Q: What are the most promising indications other than those for which the FDA has already approved cannabis-based medications?
A: Another promising area is schizophrenia, where there is data to suggest that CBD has an anti-psychotic effect. If that turns out to be correct, it would be really good because most of our anti-psychotic drugs cause side effects like extrapyramidal symptoms, metabolic symptoms, and sedation, so patients don’t like to take them, even though they do work. Another area is inflammatory disorders. We’re supporting a study of rheumatoid arthritis, but could inflammatory bowel diseases also be benefitted by CBD or THC, which also has anti-inflammatory properties? Another intriguing idea has to do with Alzheimer’s disease. Some preliminary data has come out of the Salk Institute, where in an in vitro model THC reduced amyloid formation, so it’s possible that cannabinoids may actually affect abnormal protein metabolism.
Cannabinoids represent an opportunity to interrogate a system that we have not worked with very much. For example, in psychiatry, we have done so much to tweak the monoamine system, with serotonin or dopamine, or even adrenergic signaling.

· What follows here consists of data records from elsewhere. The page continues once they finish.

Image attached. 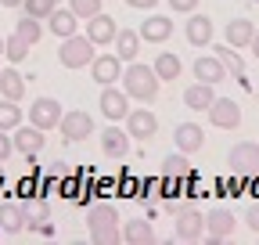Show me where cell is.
Returning <instances> with one entry per match:
<instances>
[{
	"label": "cell",
	"instance_id": "cell-21",
	"mask_svg": "<svg viewBox=\"0 0 259 245\" xmlns=\"http://www.w3.org/2000/svg\"><path fill=\"white\" fill-rule=\"evenodd\" d=\"M216 58L223 61V69H227V76H234L245 90H252V83H248V72H245V58L234 51V47H216Z\"/></svg>",
	"mask_w": 259,
	"mask_h": 245
},
{
	"label": "cell",
	"instance_id": "cell-35",
	"mask_svg": "<svg viewBox=\"0 0 259 245\" xmlns=\"http://www.w3.org/2000/svg\"><path fill=\"white\" fill-rule=\"evenodd\" d=\"M11 151H15L11 134H8V130H0V162H8V159H11Z\"/></svg>",
	"mask_w": 259,
	"mask_h": 245
},
{
	"label": "cell",
	"instance_id": "cell-19",
	"mask_svg": "<svg viewBox=\"0 0 259 245\" xmlns=\"http://www.w3.org/2000/svg\"><path fill=\"white\" fill-rule=\"evenodd\" d=\"M101 151L108 159H122L126 151H130V134L122 127H105L101 130Z\"/></svg>",
	"mask_w": 259,
	"mask_h": 245
},
{
	"label": "cell",
	"instance_id": "cell-12",
	"mask_svg": "<svg viewBox=\"0 0 259 245\" xmlns=\"http://www.w3.org/2000/svg\"><path fill=\"white\" fill-rule=\"evenodd\" d=\"M90 76H94L97 87H112V83L122 76V61H119L115 54H94V61H90Z\"/></svg>",
	"mask_w": 259,
	"mask_h": 245
},
{
	"label": "cell",
	"instance_id": "cell-2",
	"mask_svg": "<svg viewBox=\"0 0 259 245\" xmlns=\"http://www.w3.org/2000/svg\"><path fill=\"white\" fill-rule=\"evenodd\" d=\"M119 79H122L126 98H134V101H155V98H158V76H155L151 65L130 61V69H126Z\"/></svg>",
	"mask_w": 259,
	"mask_h": 245
},
{
	"label": "cell",
	"instance_id": "cell-22",
	"mask_svg": "<svg viewBox=\"0 0 259 245\" xmlns=\"http://www.w3.org/2000/svg\"><path fill=\"white\" fill-rule=\"evenodd\" d=\"M25 206L22 202H0V231L4 234H18L25 227Z\"/></svg>",
	"mask_w": 259,
	"mask_h": 245
},
{
	"label": "cell",
	"instance_id": "cell-5",
	"mask_svg": "<svg viewBox=\"0 0 259 245\" xmlns=\"http://www.w3.org/2000/svg\"><path fill=\"white\" fill-rule=\"evenodd\" d=\"M177 241H202L205 238V213L194 206H180L177 213Z\"/></svg>",
	"mask_w": 259,
	"mask_h": 245
},
{
	"label": "cell",
	"instance_id": "cell-31",
	"mask_svg": "<svg viewBox=\"0 0 259 245\" xmlns=\"http://www.w3.org/2000/svg\"><path fill=\"white\" fill-rule=\"evenodd\" d=\"M4 58L11 61V65H22V61L29 58V44H25L22 36H15V33H11V36L4 40Z\"/></svg>",
	"mask_w": 259,
	"mask_h": 245
},
{
	"label": "cell",
	"instance_id": "cell-33",
	"mask_svg": "<svg viewBox=\"0 0 259 245\" xmlns=\"http://www.w3.org/2000/svg\"><path fill=\"white\" fill-rule=\"evenodd\" d=\"M54 8H58V0H22V11H25L29 18H40V22H44Z\"/></svg>",
	"mask_w": 259,
	"mask_h": 245
},
{
	"label": "cell",
	"instance_id": "cell-24",
	"mask_svg": "<svg viewBox=\"0 0 259 245\" xmlns=\"http://www.w3.org/2000/svg\"><path fill=\"white\" fill-rule=\"evenodd\" d=\"M119 234L126 245H155V231L148 220H126V224H119Z\"/></svg>",
	"mask_w": 259,
	"mask_h": 245
},
{
	"label": "cell",
	"instance_id": "cell-41",
	"mask_svg": "<svg viewBox=\"0 0 259 245\" xmlns=\"http://www.w3.org/2000/svg\"><path fill=\"white\" fill-rule=\"evenodd\" d=\"M252 195H255V198H259V180H255V184H252Z\"/></svg>",
	"mask_w": 259,
	"mask_h": 245
},
{
	"label": "cell",
	"instance_id": "cell-10",
	"mask_svg": "<svg viewBox=\"0 0 259 245\" xmlns=\"http://www.w3.org/2000/svg\"><path fill=\"white\" fill-rule=\"evenodd\" d=\"M29 123H32V127H40L44 134H47V130H58L61 105H58L54 98H36V101H32V108H29Z\"/></svg>",
	"mask_w": 259,
	"mask_h": 245
},
{
	"label": "cell",
	"instance_id": "cell-14",
	"mask_svg": "<svg viewBox=\"0 0 259 245\" xmlns=\"http://www.w3.org/2000/svg\"><path fill=\"white\" fill-rule=\"evenodd\" d=\"M126 112H130L126 90H119V87H105V90H101V115H105L108 123H122Z\"/></svg>",
	"mask_w": 259,
	"mask_h": 245
},
{
	"label": "cell",
	"instance_id": "cell-34",
	"mask_svg": "<svg viewBox=\"0 0 259 245\" xmlns=\"http://www.w3.org/2000/svg\"><path fill=\"white\" fill-rule=\"evenodd\" d=\"M69 11L87 22V18H94L97 11H101V0H69Z\"/></svg>",
	"mask_w": 259,
	"mask_h": 245
},
{
	"label": "cell",
	"instance_id": "cell-38",
	"mask_svg": "<svg viewBox=\"0 0 259 245\" xmlns=\"http://www.w3.org/2000/svg\"><path fill=\"white\" fill-rule=\"evenodd\" d=\"M245 224H248V227H252V231L259 234V202H255V206H252V209L245 213Z\"/></svg>",
	"mask_w": 259,
	"mask_h": 245
},
{
	"label": "cell",
	"instance_id": "cell-15",
	"mask_svg": "<svg viewBox=\"0 0 259 245\" xmlns=\"http://www.w3.org/2000/svg\"><path fill=\"white\" fill-rule=\"evenodd\" d=\"M212 18L209 15H198V11H191L187 15V29H184V36H187V44L191 47H209L212 44Z\"/></svg>",
	"mask_w": 259,
	"mask_h": 245
},
{
	"label": "cell",
	"instance_id": "cell-25",
	"mask_svg": "<svg viewBox=\"0 0 259 245\" xmlns=\"http://www.w3.org/2000/svg\"><path fill=\"white\" fill-rule=\"evenodd\" d=\"M0 94H4L8 101H22L25 98V76L18 72V65L0 69Z\"/></svg>",
	"mask_w": 259,
	"mask_h": 245
},
{
	"label": "cell",
	"instance_id": "cell-13",
	"mask_svg": "<svg viewBox=\"0 0 259 245\" xmlns=\"http://www.w3.org/2000/svg\"><path fill=\"white\" fill-rule=\"evenodd\" d=\"M15 151H22V155H40V151H44V141H47V134L40 130V127H32V123H29V127H22V123H18V127H15Z\"/></svg>",
	"mask_w": 259,
	"mask_h": 245
},
{
	"label": "cell",
	"instance_id": "cell-30",
	"mask_svg": "<svg viewBox=\"0 0 259 245\" xmlns=\"http://www.w3.org/2000/svg\"><path fill=\"white\" fill-rule=\"evenodd\" d=\"M22 123V108H18V101H8V98H0V130H15Z\"/></svg>",
	"mask_w": 259,
	"mask_h": 245
},
{
	"label": "cell",
	"instance_id": "cell-43",
	"mask_svg": "<svg viewBox=\"0 0 259 245\" xmlns=\"http://www.w3.org/2000/svg\"><path fill=\"white\" fill-rule=\"evenodd\" d=\"M252 4H259V0H252Z\"/></svg>",
	"mask_w": 259,
	"mask_h": 245
},
{
	"label": "cell",
	"instance_id": "cell-7",
	"mask_svg": "<svg viewBox=\"0 0 259 245\" xmlns=\"http://www.w3.org/2000/svg\"><path fill=\"white\" fill-rule=\"evenodd\" d=\"M205 112H209V123L216 130H238L241 127V105L231 98H216Z\"/></svg>",
	"mask_w": 259,
	"mask_h": 245
},
{
	"label": "cell",
	"instance_id": "cell-11",
	"mask_svg": "<svg viewBox=\"0 0 259 245\" xmlns=\"http://www.w3.org/2000/svg\"><path fill=\"white\" fill-rule=\"evenodd\" d=\"M115 33H119V25H115V18H112V15L97 11L94 18H87V36H90V44H94V47H112Z\"/></svg>",
	"mask_w": 259,
	"mask_h": 245
},
{
	"label": "cell",
	"instance_id": "cell-44",
	"mask_svg": "<svg viewBox=\"0 0 259 245\" xmlns=\"http://www.w3.org/2000/svg\"><path fill=\"white\" fill-rule=\"evenodd\" d=\"M0 234H4V231H0Z\"/></svg>",
	"mask_w": 259,
	"mask_h": 245
},
{
	"label": "cell",
	"instance_id": "cell-1",
	"mask_svg": "<svg viewBox=\"0 0 259 245\" xmlns=\"http://www.w3.org/2000/svg\"><path fill=\"white\" fill-rule=\"evenodd\" d=\"M119 213H115V206H108V202H94L90 209H87V231H90V241L94 245H119L122 241V234H119Z\"/></svg>",
	"mask_w": 259,
	"mask_h": 245
},
{
	"label": "cell",
	"instance_id": "cell-18",
	"mask_svg": "<svg viewBox=\"0 0 259 245\" xmlns=\"http://www.w3.org/2000/svg\"><path fill=\"white\" fill-rule=\"evenodd\" d=\"M223 36H227V47L241 51V47H248L252 36H255V22H252V18H231V22H227V29H223Z\"/></svg>",
	"mask_w": 259,
	"mask_h": 245
},
{
	"label": "cell",
	"instance_id": "cell-8",
	"mask_svg": "<svg viewBox=\"0 0 259 245\" xmlns=\"http://www.w3.org/2000/svg\"><path fill=\"white\" fill-rule=\"evenodd\" d=\"M234 213L231 209H212V213H205V241L209 245H220V241H227V238H231L234 234Z\"/></svg>",
	"mask_w": 259,
	"mask_h": 245
},
{
	"label": "cell",
	"instance_id": "cell-42",
	"mask_svg": "<svg viewBox=\"0 0 259 245\" xmlns=\"http://www.w3.org/2000/svg\"><path fill=\"white\" fill-rule=\"evenodd\" d=\"M0 54H4V36H0Z\"/></svg>",
	"mask_w": 259,
	"mask_h": 245
},
{
	"label": "cell",
	"instance_id": "cell-23",
	"mask_svg": "<svg viewBox=\"0 0 259 245\" xmlns=\"http://www.w3.org/2000/svg\"><path fill=\"white\" fill-rule=\"evenodd\" d=\"M112 44H115V58L119 61H137V54H141V33L137 29H119Z\"/></svg>",
	"mask_w": 259,
	"mask_h": 245
},
{
	"label": "cell",
	"instance_id": "cell-26",
	"mask_svg": "<svg viewBox=\"0 0 259 245\" xmlns=\"http://www.w3.org/2000/svg\"><path fill=\"white\" fill-rule=\"evenodd\" d=\"M47 25H51V33H54L58 40H65V36H72V33H76L79 18H76L69 8H54V11L47 15Z\"/></svg>",
	"mask_w": 259,
	"mask_h": 245
},
{
	"label": "cell",
	"instance_id": "cell-28",
	"mask_svg": "<svg viewBox=\"0 0 259 245\" xmlns=\"http://www.w3.org/2000/svg\"><path fill=\"white\" fill-rule=\"evenodd\" d=\"M212 101H216V90H212L209 83H191V87L184 90V105L194 108V112H205Z\"/></svg>",
	"mask_w": 259,
	"mask_h": 245
},
{
	"label": "cell",
	"instance_id": "cell-16",
	"mask_svg": "<svg viewBox=\"0 0 259 245\" xmlns=\"http://www.w3.org/2000/svg\"><path fill=\"white\" fill-rule=\"evenodd\" d=\"M137 33H141L144 44H155V47H158V44H166V40L173 36V18H166V15H151V18L141 22Z\"/></svg>",
	"mask_w": 259,
	"mask_h": 245
},
{
	"label": "cell",
	"instance_id": "cell-32",
	"mask_svg": "<svg viewBox=\"0 0 259 245\" xmlns=\"http://www.w3.org/2000/svg\"><path fill=\"white\" fill-rule=\"evenodd\" d=\"M162 173H166V177H173V180L187 177V173H191V162H187V155H184V151H177V155L162 159Z\"/></svg>",
	"mask_w": 259,
	"mask_h": 245
},
{
	"label": "cell",
	"instance_id": "cell-40",
	"mask_svg": "<svg viewBox=\"0 0 259 245\" xmlns=\"http://www.w3.org/2000/svg\"><path fill=\"white\" fill-rule=\"evenodd\" d=\"M4 8H22V0H0Z\"/></svg>",
	"mask_w": 259,
	"mask_h": 245
},
{
	"label": "cell",
	"instance_id": "cell-20",
	"mask_svg": "<svg viewBox=\"0 0 259 245\" xmlns=\"http://www.w3.org/2000/svg\"><path fill=\"white\" fill-rule=\"evenodd\" d=\"M173 137H177V148L184 155H194V151H202V144H205V134H202L198 123H180Z\"/></svg>",
	"mask_w": 259,
	"mask_h": 245
},
{
	"label": "cell",
	"instance_id": "cell-27",
	"mask_svg": "<svg viewBox=\"0 0 259 245\" xmlns=\"http://www.w3.org/2000/svg\"><path fill=\"white\" fill-rule=\"evenodd\" d=\"M151 69H155L158 83H173V79H177V76L184 72V61H180V58H177L173 51H162V54L155 58V65H151Z\"/></svg>",
	"mask_w": 259,
	"mask_h": 245
},
{
	"label": "cell",
	"instance_id": "cell-29",
	"mask_svg": "<svg viewBox=\"0 0 259 245\" xmlns=\"http://www.w3.org/2000/svg\"><path fill=\"white\" fill-rule=\"evenodd\" d=\"M15 36H22L29 47H32V44H40V36H44L40 18H29V15H25V18H18V22H15Z\"/></svg>",
	"mask_w": 259,
	"mask_h": 245
},
{
	"label": "cell",
	"instance_id": "cell-39",
	"mask_svg": "<svg viewBox=\"0 0 259 245\" xmlns=\"http://www.w3.org/2000/svg\"><path fill=\"white\" fill-rule=\"evenodd\" d=\"M248 47H252V54L259 58V25H255V36H252V44H248Z\"/></svg>",
	"mask_w": 259,
	"mask_h": 245
},
{
	"label": "cell",
	"instance_id": "cell-4",
	"mask_svg": "<svg viewBox=\"0 0 259 245\" xmlns=\"http://www.w3.org/2000/svg\"><path fill=\"white\" fill-rule=\"evenodd\" d=\"M227 162H231V170L238 177H255L259 173V144L255 141H238L231 151H227Z\"/></svg>",
	"mask_w": 259,
	"mask_h": 245
},
{
	"label": "cell",
	"instance_id": "cell-17",
	"mask_svg": "<svg viewBox=\"0 0 259 245\" xmlns=\"http://www.w3.org/2000/svg\"><path fill=\"white\" fill-rule=\"evenodd\" d=\"M191 72L198 76V83H209V87H216L220 79H227V69H223V61H220L216 54H202V58H194Z\"/></svg>",
	"mask_w": 259,
	"mask_h": 245
},
{
	"label": "cell",
	"instance_id": "cell-3",
	"mask_svg": "<svg viewBox=\"0 0 259 245\" xmlns=\"http://www.w3.org/2000/svg\"><path fill=\"white\" fill-rule=\"evenodd\" d=\"M94 54H97V47L90 44V36L83 33H72V36H65L61 40V47H58V61L65 69H87L90 61H94Z\"/></svg>",
	"mask_w": 259,
	"mask_h": 245
},
{
	"label": "cell",
	"instance_id": "cell-6",
	"mask_svg": "<svg viewBox=\"0 0 259 245\" xmlns=\"http://www.w3.org/2000/svg\"><path fill=\"white\" fill-rule=\"evenodd\" d=\"M58 130L65 141H87L94 134V115L83 112V108H72V112H61V123H58Z\"/></svg>",
	"mask_w": 259,
	"mask_h": 245
},
{
	"label": "cell",
	"instance_id": "cell-36",
	"mask_svg": "<svg viewBox=\"0 0 259 245\" xmlns=\"http://www.w3.org/2000/svg\"><path fill=\"white\" fill-rule=\"evenodd\" d=\"M169 11H177V15H191V11H198V0H169Z\"/></svg>",
	"mask_w": 259,
	"mask_h": 245
},
{
	"label": "cell",
	"instance_id": "cell-37",
	"mask_svg": "<svg viewBox=\"0 0 259 245\" xmlns=\"http://www.w3.org/2000/svg\"><path fill=\"white\" fill-rule=\"evenodd\" d=\"M122 4H126V8H134V11H151L158 0H122Z\"/></svg>",
	"mask_w": 259,
	"mask_h": 245
},
{
	"label": "cell",
	"instance_id": "cell-9",
	"mask_svg": "<svg viewBox=\"0 0 259 245\" xmlns=\"http://www.w3.org/2000/svg\"><path fill=\"white\" fill-rule=\"evenodd\" d=\"M126 134L134 137V141H148L158 134V115L151 108H134V112H126Z\"/></svg>",
	"mask_w": 259,
	"mask_h": 245
}]
</instances>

But it could be that tweaking the endocannabinoid system, which itself exercises a lot of control over these other systems, might be a new therapeutic opportunity, and there may be drugs that can modify those pathways that have nothing to do with marijuana at all.
Q: What is the basis of the interest specifically in CBD rather than other characterized cannabinoids?
A: I think the interest in CBD has come about through people looking for cannabinoids that are non-addicting, don’t provide a high, and therefore may pass legal scrutiny more easily. The discoverer of THC as the principal psychoactive ingredient, Raphael Mechoulam, also characterized CBD back in the ‘60s, and initially proposed the antiepileptic effects of CBD, which somehow got buried under the interest in THC. And because THC is designated as Schedule 1, CBD has kind of emerged out of the dark. The problem I worry about is that it’s now touted for everything—that it will cure all conditions, you can rub it on your skin, take it by mouth, and we really don’t know much about any of that. With delivery systems, we don’t know whether something that’s applied topically actually gets to the place you need it to get to—we need more research on that.